O avanço da atividade mineral também refletiu na arrecadação da Compensação Financeira pela Exploração Mineral (CFEM), que somou cerca de R$ 7,9 bilhões distribuídos entre aproximadamente 2.840 municípios brasileiros.
“O levantamento reforça o peso da mineração na receita de governos locais, especialmente nas regiões com maior concentração de operações”, avalia Luciana Mourão, consultora econômica da AMIG Brasil.
Minas mantém liderança
Minas Gerais permaneceu como principal polo minerador do país, com faturamento de R$ 119 bilhões, equivalente a 40% do total nacional. O Pará aparece na sequência, com R$ 103 bilhões (34%), enquanto a Bahia ocupa a terceira posição, com R$ 13 bilhões, o que representa 4% do faturamento da indústria mineral brasileira.
Dados da Agência Nacional de Mineração (ANM) indicam que mais de 8 mil empreendedores minerários recolheram CFEM ao longo de 2025. Entre as empresas, a Vale S.A. concentrou 37% do faturamento total do setor, mantendo a liderança nacional.
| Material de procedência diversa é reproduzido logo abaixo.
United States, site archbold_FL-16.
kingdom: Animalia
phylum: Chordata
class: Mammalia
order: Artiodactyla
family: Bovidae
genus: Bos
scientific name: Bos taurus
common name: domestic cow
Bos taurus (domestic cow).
A Salobo Metais S.A., subsidiária da Vale responsável pela maior jazida de cobre do país, respondeu por 7% do faturamento. Anglo American, Kinross Brasil e CSN Mineração aparecem na terceira, quarta e quinta posições, cada uma com participação de 4%.
Produtos
O minério de ferro continuou sendo o principal produto mineral brasileiro, com faturamento de R$ 152,2 bilhões. Apesar da liderança, o desempenho registrou leve retração de 2,2% na comparação com 2024.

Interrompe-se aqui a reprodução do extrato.